“El mal uso del lenguaje nos induce el mal del alma”. Sócrates
El lenguaje utilizado como medio para desinformar, con el avieso propósito de manipular, creando una tendencia en la opinión pública para obtener ventaja, fortalecer posiciones políticas o hacer fracasar al adversario creándole mala fama a base de calumnias.
Difamar aunque al cabo salga a relucir la verdad.
Porque la calumnia es rentable y a pesar de que no se puede engañar a todos todo el tiempo, la calumnia cuando no mancha, siempre tizna.
El lenguaje, utilizado por sí mismo como el más fiel y genuino transmisor del pensamiento y la verdad, ennoblece y dignifica.
La palabra que engendra verdad fortalece y entroniza, otorga señorío y autoridad inatacable a quien lo esgrime, proyectándolo por sobre todos los demás.
Ya sea para contar historias verdaderas, reclamar con valor una injusticia o hacer un mea culpa; es tan valioso si reconoce méritos ajenos; como cuando celebra la gloria del amor y la esperanza.
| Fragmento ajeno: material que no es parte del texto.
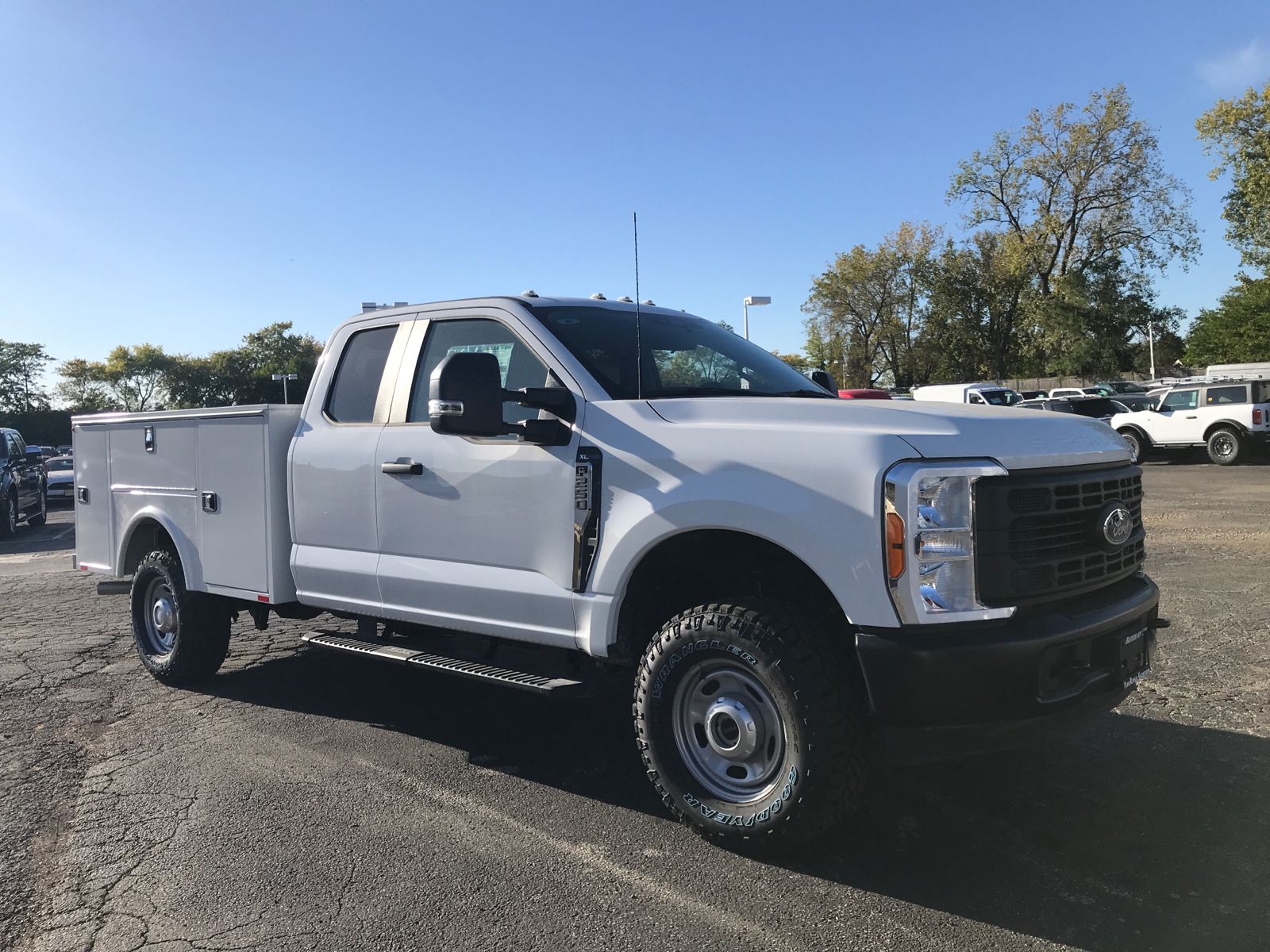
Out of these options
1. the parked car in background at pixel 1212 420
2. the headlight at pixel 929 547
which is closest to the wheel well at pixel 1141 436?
the parked car in background at pixel 1212 420

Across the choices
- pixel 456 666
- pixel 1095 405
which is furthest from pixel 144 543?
pixel 1095 405

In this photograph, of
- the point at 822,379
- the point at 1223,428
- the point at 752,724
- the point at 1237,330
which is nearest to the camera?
the point at 752,724

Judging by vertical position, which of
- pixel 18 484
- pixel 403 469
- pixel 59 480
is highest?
pixel 403 469

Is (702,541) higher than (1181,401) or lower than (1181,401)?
lower

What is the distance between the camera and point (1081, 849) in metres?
3.41

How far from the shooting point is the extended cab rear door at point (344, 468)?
471cm

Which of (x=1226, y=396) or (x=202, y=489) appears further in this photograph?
(x=1226, y=396)

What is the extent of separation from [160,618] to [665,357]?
3.78m

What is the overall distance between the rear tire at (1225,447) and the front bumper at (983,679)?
2066cm

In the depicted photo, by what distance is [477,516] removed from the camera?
418cm

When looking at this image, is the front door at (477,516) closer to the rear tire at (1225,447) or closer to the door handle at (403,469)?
the door handle at (403,469)

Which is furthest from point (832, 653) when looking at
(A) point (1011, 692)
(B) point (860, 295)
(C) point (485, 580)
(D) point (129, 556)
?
(B) point (860, 295)

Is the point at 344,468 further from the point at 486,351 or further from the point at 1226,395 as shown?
the point at 1226,395

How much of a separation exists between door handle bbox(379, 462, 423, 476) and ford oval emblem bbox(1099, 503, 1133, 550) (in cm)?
279
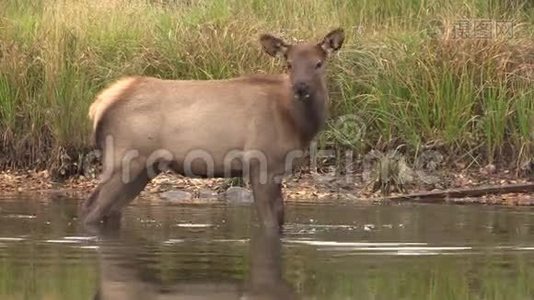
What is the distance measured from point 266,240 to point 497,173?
18.0 ft

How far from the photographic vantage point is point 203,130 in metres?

La promesa cumplida es palabra cierta que se inflama, cuya luz no se apaga ni se extingue su fuego.
Desde los juglares del medievo hasta los roqueros modernos, han usado el lenguaje para divertir; como los guerreros y generales han usado sus armas, también los antiguos tribunos hasta los diputados de hoy, se han servido del lenguaje para gobernar.
Los gentiles gustaban de la palabra para llenar sus sinagogas y hoy los testigos de Jehová hacen apostolado urbano y cobran el diezmo para la salvación del alma; mientras que los católicos cobran por anticipado los bautizos, las bodas y las misas funerales y perdonan toda clase de pecados, y todo por la magia del lenguaje.
Ni que decir de los charlatanes, lectores del tarot y la baraja, curanderos, brujas y hechiceros, que aún existen a pesar de la competencia de los psicólogos profesionales; y aunque usted no lo crea, hasta se anuncian en la tele y han hecho de la palabra su instrumento, y su modus vivendi del engaño.
Pero todos los anteriores palidecen ante una especie poderosa de hablantes y escritores llamados periodistas, que dominan todos los ámbitos de la vida pública y privada.
Proliferaron en tal cantidad, que no existe esfera social, política, deportiva o empresarial, que se escape de esa plaga de hablantes y escritores haciendo gala del lenguaje en todas sus formas de expresión.
Lo peor es que no todos ejercen con honestidad intelectual, con rigor profesional, poniendo por delante la moral; reglas que deben ser inherentes al lenguaje del periodismo.
Porque con ellas se gana o se pierde la credibilidad y respeto de la sociedad.